These poems are published with permission of the author. Previously published in various journals, they are also part of his book Spinach Days.
I Remember, I Remember(Poem beginning with two lines by Yehuda Amichai)The earth drinks people and their loves
like wine, in order to forget.
But I drink wine to remember.
I remember the day at school I thought
I had appendicitis. My father came,
supported me on both sides to the car,
into the doctor's. For that, when Gabriel
blows his horn, may Father be supported
on both sides to Heaven.
I remember the sensation of first love,
like falling down a mine shaft.
but shafts are dark, and all around
me was light, light, light. Her hair
light, and when we locked together
we were a dynamo generating light.
I remember not knowing what I wanted to do
in life. My ambitions scattered like newspapers
on lawns of people out of town.
until I had the right professor for
the right course. Suddenly I was on course
for what I'd do until the day I die.
I remember the day we were wed. In early
morning I walked down Marshall Street,
wanted to proclaim to everyone I met,
"I'm marrying a woman who makes me laugh,
a beautiful woman good as fresh-baked bread,
pure as a beach where no one walks."
I remember the day our son was born,
the longest day and night and day
of my life--imagine how long for her!
When the nurse brought our son to the window,
I was Robinson Crusoe discovering Friday's
footprint: stranger, companion, friend.
I remember, sometimes more than I care to,
the friend I let down unintentionally,
the brothers I hurt through simple silence,
the mother I didn't call often enough when
she was bedridden, weak as water. I even
remember a dog who wanted to play. I didn't.
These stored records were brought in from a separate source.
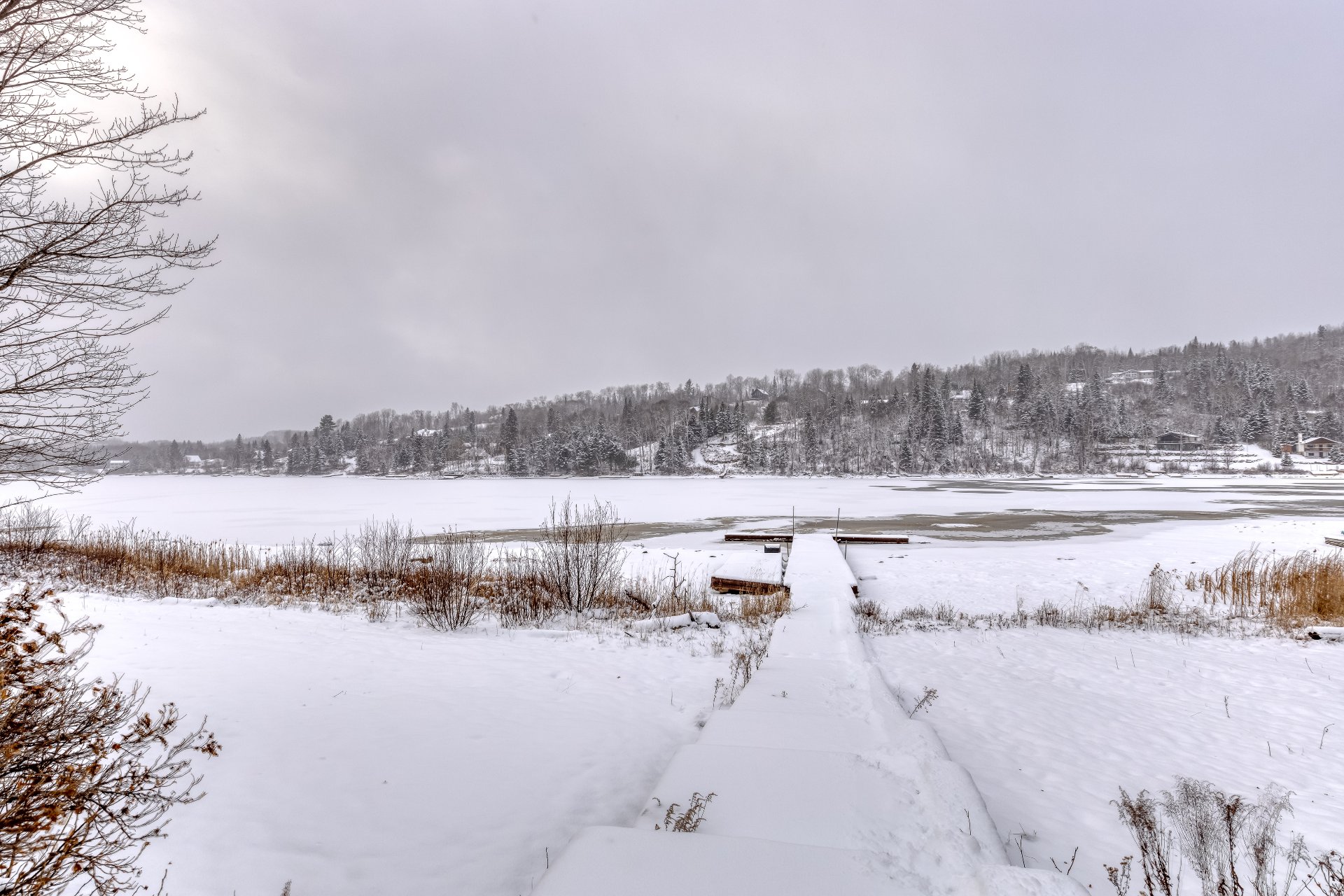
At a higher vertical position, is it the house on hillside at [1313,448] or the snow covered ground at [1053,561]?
the house on hillside at [1313,448]

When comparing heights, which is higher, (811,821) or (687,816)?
(687,816)

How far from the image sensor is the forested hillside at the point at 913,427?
94500 mm

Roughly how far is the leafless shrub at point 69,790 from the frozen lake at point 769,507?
2002 cm

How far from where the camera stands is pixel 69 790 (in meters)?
2.52

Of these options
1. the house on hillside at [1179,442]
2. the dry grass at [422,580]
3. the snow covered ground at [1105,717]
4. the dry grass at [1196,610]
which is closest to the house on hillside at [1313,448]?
the house on hillside at [1179,442]

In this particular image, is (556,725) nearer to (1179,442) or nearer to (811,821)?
(811,821)

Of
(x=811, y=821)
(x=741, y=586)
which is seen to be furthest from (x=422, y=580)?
(x=811, y=821)

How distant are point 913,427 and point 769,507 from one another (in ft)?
231

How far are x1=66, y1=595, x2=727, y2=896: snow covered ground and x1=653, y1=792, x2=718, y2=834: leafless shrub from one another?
84 cm

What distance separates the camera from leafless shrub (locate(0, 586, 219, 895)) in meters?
2.55

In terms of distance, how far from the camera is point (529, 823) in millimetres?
4043

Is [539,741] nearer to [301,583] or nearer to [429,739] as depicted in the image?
[429,739]

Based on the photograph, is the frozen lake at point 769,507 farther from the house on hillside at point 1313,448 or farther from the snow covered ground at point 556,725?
the house on hillside at point 1313,448

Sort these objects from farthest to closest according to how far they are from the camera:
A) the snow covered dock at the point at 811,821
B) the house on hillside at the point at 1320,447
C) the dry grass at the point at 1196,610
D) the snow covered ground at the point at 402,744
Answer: the house on hillside at the point at 1320,447 < the dry grass at the point at 1196,610 < the snow covered ground at the point at 402,744 < the snow covered dock at the point at 811,821
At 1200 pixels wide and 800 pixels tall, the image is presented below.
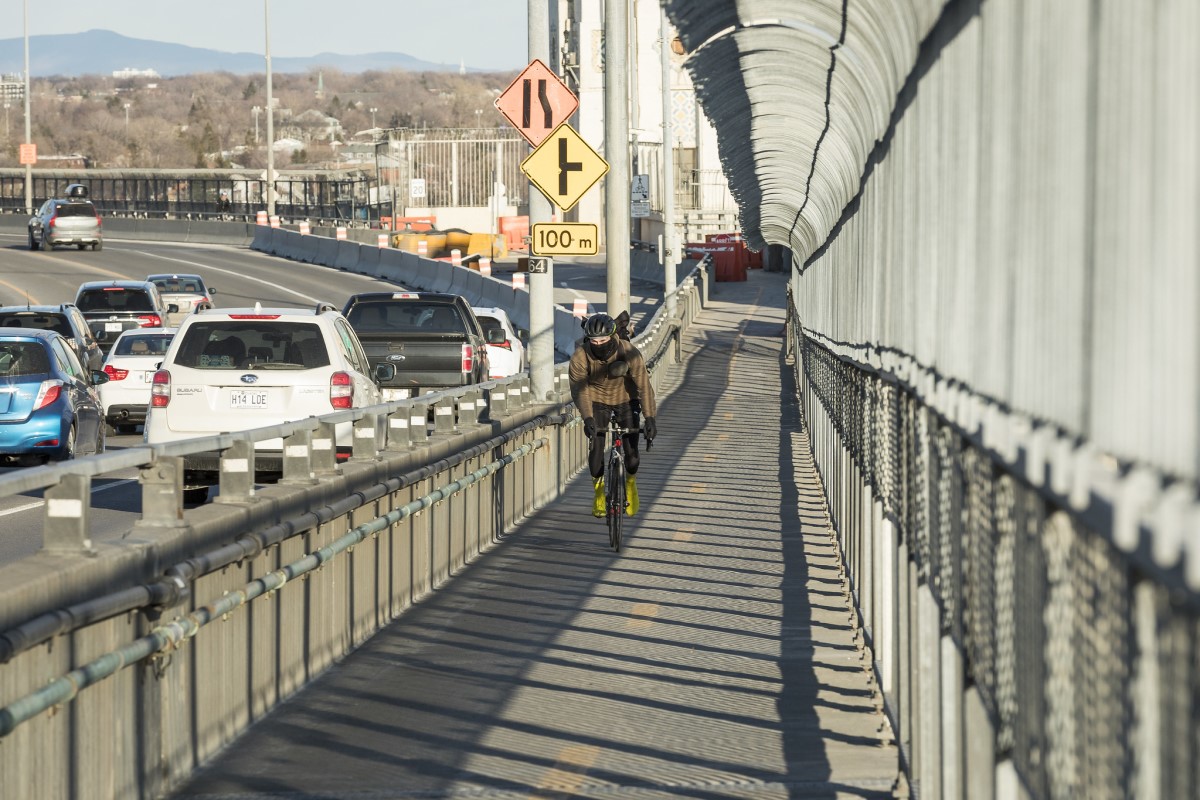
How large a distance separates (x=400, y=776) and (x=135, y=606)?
4.93 ft

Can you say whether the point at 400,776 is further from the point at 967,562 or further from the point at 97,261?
the point at 97,261

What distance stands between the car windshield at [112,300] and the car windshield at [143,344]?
26.6 feet

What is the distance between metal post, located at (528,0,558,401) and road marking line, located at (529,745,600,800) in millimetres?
13230

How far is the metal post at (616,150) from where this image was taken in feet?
102

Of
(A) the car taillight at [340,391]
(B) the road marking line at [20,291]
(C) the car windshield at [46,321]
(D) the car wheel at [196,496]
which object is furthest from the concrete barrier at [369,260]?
(A) the car taillight at [340,391]

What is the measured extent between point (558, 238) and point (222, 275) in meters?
48.5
I remember the day it was confirmed
one of my friends had been telling
lies about me for years - -
They cost me friends, a coveted job.
May his tongue be ripped out
and flung to the crows.
I collect memories the way some collect coins.
The memories fade like constellations at dawn.
Until my next glass of wine.
Spinach Days
The odor of cooking spinach
brings them back: summer
evenings, the world's richest
city, Manhatten before my senior year,
when Cadillacs grew tailfins,
Buddy Holly and The Crickets alarmed
parents, Eisenhower full of wind,
Mamie tippling at The Gettysburg Farm.
A blue-chip ad agency awarded
me an "internship." I was recruited
for a world I could not afford.
In my one wash-and-wear suit,
by day I worked in a skyscraper,
aluminum waterfall a lobby construct,
rooftop restaurant for highsteppers.
I wrote clever copy: HOOVER SUCKS
for a vacuum cleaner client,
PIMPLES CAN MAKE YOU RICH!
to druggists for an astringent.
My boss rebuffed my greatest pitch,
KISS YOUR PAINFUL HEMORRHOIDS GOODBYE,
though called it a good attempt.
By night I sweated in my room at the "Y,"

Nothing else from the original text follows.